After the LDC — buyer's TDS deposit and your ITR filing
Buyer's responsibility post-LDC:
1. Buyer reviews the LDC (provided by the seller before closing). 2. At payment of consideration, buyer deducts TDS at the certified rate (e.g., 0.5% or 3%) on the FULL sale value (LDCs apply on the full sale value, not on the gain). 3. Buyer deposits the TDS using Form 26QB (the standard challan for property TDS) within 30 days from the end of the month of deduction. The challan references the LDC certificate number. 4. Buyer issues Form 16B (TDS certificate) to the seller within 15 days of the Form 26QB deposit. 5. The TDS appears on the seller's AIS / Form 26AS within 7-15 days of the deposit.

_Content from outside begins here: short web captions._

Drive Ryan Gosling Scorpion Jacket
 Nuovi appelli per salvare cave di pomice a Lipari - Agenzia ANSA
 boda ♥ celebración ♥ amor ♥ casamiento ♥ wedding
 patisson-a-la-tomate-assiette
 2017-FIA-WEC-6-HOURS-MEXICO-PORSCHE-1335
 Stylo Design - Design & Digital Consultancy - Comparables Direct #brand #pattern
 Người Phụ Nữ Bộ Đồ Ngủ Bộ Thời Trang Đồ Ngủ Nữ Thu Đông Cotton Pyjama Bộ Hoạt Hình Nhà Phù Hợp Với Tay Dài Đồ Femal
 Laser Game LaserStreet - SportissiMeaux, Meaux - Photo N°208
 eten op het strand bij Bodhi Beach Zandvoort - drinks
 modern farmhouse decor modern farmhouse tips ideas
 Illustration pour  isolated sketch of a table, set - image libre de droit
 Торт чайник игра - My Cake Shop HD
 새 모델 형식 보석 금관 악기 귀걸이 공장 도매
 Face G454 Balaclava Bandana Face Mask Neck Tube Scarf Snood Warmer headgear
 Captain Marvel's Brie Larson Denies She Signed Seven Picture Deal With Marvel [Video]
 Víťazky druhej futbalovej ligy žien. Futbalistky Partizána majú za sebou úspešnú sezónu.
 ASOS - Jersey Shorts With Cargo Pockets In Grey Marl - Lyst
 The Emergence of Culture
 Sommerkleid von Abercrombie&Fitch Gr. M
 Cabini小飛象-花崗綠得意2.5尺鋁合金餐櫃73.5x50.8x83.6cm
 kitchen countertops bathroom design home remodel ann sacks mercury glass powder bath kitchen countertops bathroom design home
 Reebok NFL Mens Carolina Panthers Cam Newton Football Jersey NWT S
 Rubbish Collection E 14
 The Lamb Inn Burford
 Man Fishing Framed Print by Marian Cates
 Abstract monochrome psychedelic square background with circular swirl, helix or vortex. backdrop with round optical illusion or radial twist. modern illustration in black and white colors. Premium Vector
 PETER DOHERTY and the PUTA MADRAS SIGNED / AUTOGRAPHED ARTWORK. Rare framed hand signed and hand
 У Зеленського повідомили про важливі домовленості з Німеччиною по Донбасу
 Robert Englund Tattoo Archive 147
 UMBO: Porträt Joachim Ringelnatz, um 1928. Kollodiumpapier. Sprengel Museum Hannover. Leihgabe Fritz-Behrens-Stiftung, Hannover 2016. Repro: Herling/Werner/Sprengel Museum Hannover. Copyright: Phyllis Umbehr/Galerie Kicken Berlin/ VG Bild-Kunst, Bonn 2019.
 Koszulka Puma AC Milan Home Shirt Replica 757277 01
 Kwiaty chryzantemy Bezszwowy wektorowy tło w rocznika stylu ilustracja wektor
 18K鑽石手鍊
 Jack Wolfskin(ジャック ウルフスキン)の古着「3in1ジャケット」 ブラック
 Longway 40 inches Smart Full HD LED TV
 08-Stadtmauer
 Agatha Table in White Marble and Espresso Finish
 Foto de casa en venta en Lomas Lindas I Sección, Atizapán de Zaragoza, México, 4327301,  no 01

Seller's post-closing actions:
1. Verify that the TDS appears on AIS at the correct rate. If the buyer deducted incorrectly (e.g., used the LDC rate but on the wrong base, or applied default rate despite the LDC), follow up immediately. The buyer can correct the Form 26QB within the same FY without penalty.
2. Repatriate the post-tax sale proceeds. From the sale credit in your NRO account: - If the property was originally bought from NRE / FCNR funds and is one of your first two residential property sales, the proceeds are freely repatriable from NRE. - For your third residential property sale or any commercial property, USD 1 million per FY repatriation cap from NRO applies. Form 15CA + Form 15CB (CA-certified) for the outbound transfer.
3. File ITR-2 for the AY in which the sale falls. Schedule CG (Capital Gains) shows the property sale; Schedule TDS shows the LDC TDS already deducted; Schedule 80C shows any reinvestment claim if eligible (but Section 54 / 54F / 54EC are claimed under separate sections, not 80C). The ITR-2 process matches the LDC certified position with your actual computation.
4. Furnish reinvestment proof if the LDC was issued provisionally pending reinvestment. This is typically a separate communication to the AO confirming completion of the Pune flat purchase or the Section 54EC bond investment within the deadline.
5. Keep records. The Income Tax Department can reopen assessments for up to 4 years (under Section 148A post-Finance (No.2) Act 2024) or 7 years for high-value cases. Preserve all sale-related documents — purchase deed, sale deed, brokerage receipts, LDC, Form 26QB, Form 16B, ITR-2, AIS, Section 54 reinvestment proof — for at least 8 years after the sale.
The Form 13 process, end-to-end, takes about 4-5 months from application to ITR filing. The cash-flow benefit, for a typical ₹2-5 crore Indian property sale by an NRI, is between ₹15 lakh and ₹50 lakh — a meaningful chunk of the gross consideration unlocked at closing instead of being held by the IT Department.